The retooled compact sedan marks the first time VW engineers have designed a model specifically for the U.S.

Next year, a new family-size sedan is scheduled to roll off the assembly lines at a newly built $1 billion plant in Chattanooga, Tenn. It is VW’s first U.S.-made car since the 1980s. On its heels comes a revamped New Beetle.

“I am fully aware that Volkswagen was too cautious for too long in North America,” Volkswagen Chief Executive Martin Winterkorn said at a test-driving event for the new Jetta in San Francisco this summer. His remark was a nod to the car maker’s decades-long penchant for deploying cars designed for European tastes across the Atlantic. That left its U.S. operations with models too small and expensive to go head-to-head with Asian and American rivals. Now, he vowed, “we have turned that upside down.”

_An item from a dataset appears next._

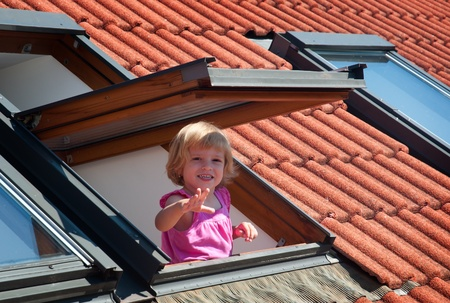 sunroof: The little girl in the roof window .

Adding to the challenge is the constant change at the top in VW’s American operations:

Adding to the challenge is an unanticipated switch at the helm of VW’s U.S. operations.

In June, Stefan Jacoby, a blunt-spoken German who took to wearing cowboy boots to dealer meetings and car shows, left his post as U.S. chief to become Volvo Cars’ new chief executive. His departure came just a week after he presented the new Jetta at a splashy launch party in Manhattan’s Times Square featuring pop singer Katy Perry. VW bosses scrambled much of the summer to fill the void left by a key architect of its American comeback strategy.

Mr. Jacoby’s replacement, former General Motors executive Jonathan Browning, is new to the U.S. market, having spent most of his career at GM’s European operations and managing Jaguar under Ford Motor Co.

Some U.S. dealers complain that the revolving door of U.S. chiefs—Mr. Jacoby was the third to go in five years—reflects a culture at VW’s headquarters in Wolfsburg, Germany, that views the U.S. as a career way station, or worse, graveyard.

Assuming that the leadership and design challenges can be met, there is still the issue of getting Americans to notice.  Marketing has been ramped up to target certain demographics such as Hispanics and families, but the results thus far appear to be mixed.  Before reading this article, I didn’t even know that Volkswagen offered a minivan even though my family purchased a Toyota Sienna less than a year ago. In an interesting partnership with Chrysler, VW rabadges the American van as it’s own with some minor tweaks but production had to be halted due to low sales.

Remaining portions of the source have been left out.